INSTRUCTION — Retype each line exactly. Skip images.

--------------------

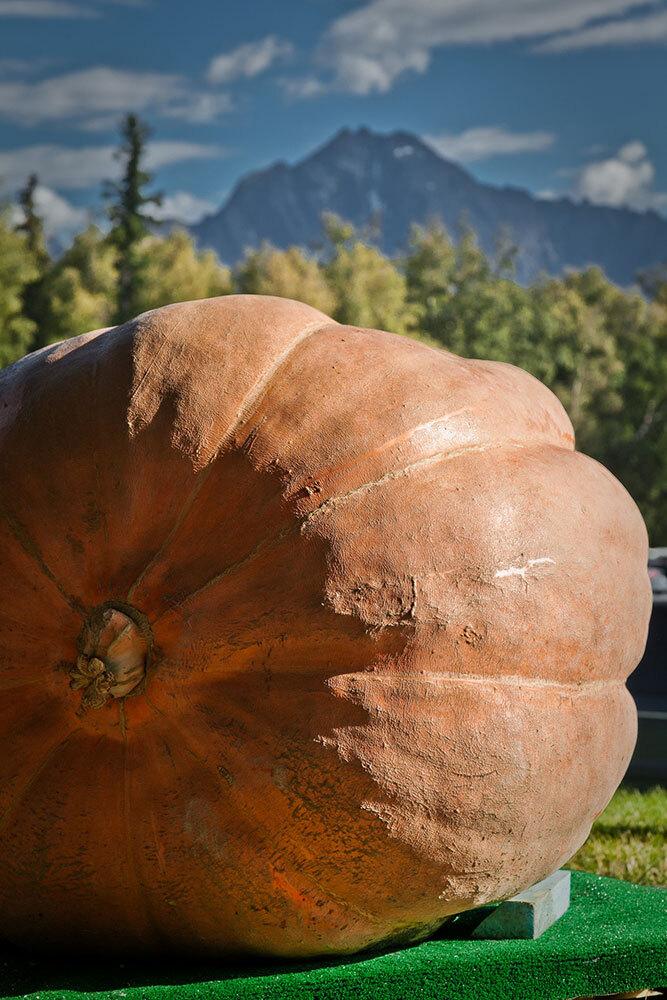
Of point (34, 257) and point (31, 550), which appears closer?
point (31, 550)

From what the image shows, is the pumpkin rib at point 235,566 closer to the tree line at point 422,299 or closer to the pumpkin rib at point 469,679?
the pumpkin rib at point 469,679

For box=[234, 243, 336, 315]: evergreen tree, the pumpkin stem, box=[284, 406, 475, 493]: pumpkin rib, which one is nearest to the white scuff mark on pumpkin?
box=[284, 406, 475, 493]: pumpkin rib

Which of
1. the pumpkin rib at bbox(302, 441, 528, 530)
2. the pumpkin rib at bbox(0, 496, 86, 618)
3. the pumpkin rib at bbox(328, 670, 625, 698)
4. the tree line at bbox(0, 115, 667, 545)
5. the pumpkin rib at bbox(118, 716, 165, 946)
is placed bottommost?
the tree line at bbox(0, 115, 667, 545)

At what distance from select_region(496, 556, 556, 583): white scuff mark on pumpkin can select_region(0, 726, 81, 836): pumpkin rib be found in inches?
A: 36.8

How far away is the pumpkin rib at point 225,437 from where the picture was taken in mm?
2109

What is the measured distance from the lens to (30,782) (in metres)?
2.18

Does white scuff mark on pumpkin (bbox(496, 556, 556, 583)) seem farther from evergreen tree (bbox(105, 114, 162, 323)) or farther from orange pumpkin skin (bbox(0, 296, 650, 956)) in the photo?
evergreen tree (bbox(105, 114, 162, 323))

--------------------

WRITTEN RESPONSE —
Of point (34, 257) and point (31, 550), which appears closer?
point (31, 550)

From what the image shows, is the pumpkin rib at point 235,566 closer to the tree line at point 422,299 or closer to the pumpkin rib at point 469,679?
the pumpkin rib at point 469,679

For box=[234, 243, 336, 315]: evergreen tree, the pumpkin stem, box=[284, 406, 475, 493]: pumpkin rib, which one is nearest to the white scuff mark on pumpkin?
box=[284, 406, 475, 493]: pumpkin rib

Which of
1. the pumpkin rib at bbox(302, 441, 528, 530)
2. the pumpkin rib at bbox(0, 496, 86, 618)
3. the pumpkin rib at bbox(328, 670, 625, 698)
4. the tree line at bbox(0, 115, 667, 545)
5. the pumpkin rib at bbox(118, 716, 165, 946)
is placed bottommost?
the tree line at bbox(0, 115, 667, 545)

At what distance from select_region(496, 556, 556, 583): white scuff mark on pumpkin can select_region(0, 726, 81, 836): pumpkin rib be found in inches?
A: 36.8

How far away is the pumpkin rib at point 225,437 from where the picture was taken in mm?
2109

What is the measured distance from the lens to (30,782) (in metres)?
2.18

Does white scuff mark on pumpkin (bbox(496, 556, 556, 583)) seem farther from evergreen tree (bbox(105, 114, 162, 323)) or farther from orange pumpkin skin (bbox(0, 296, 650, 956)) in the photo?
evergreen tree (bbox(105, 114, 162, 323))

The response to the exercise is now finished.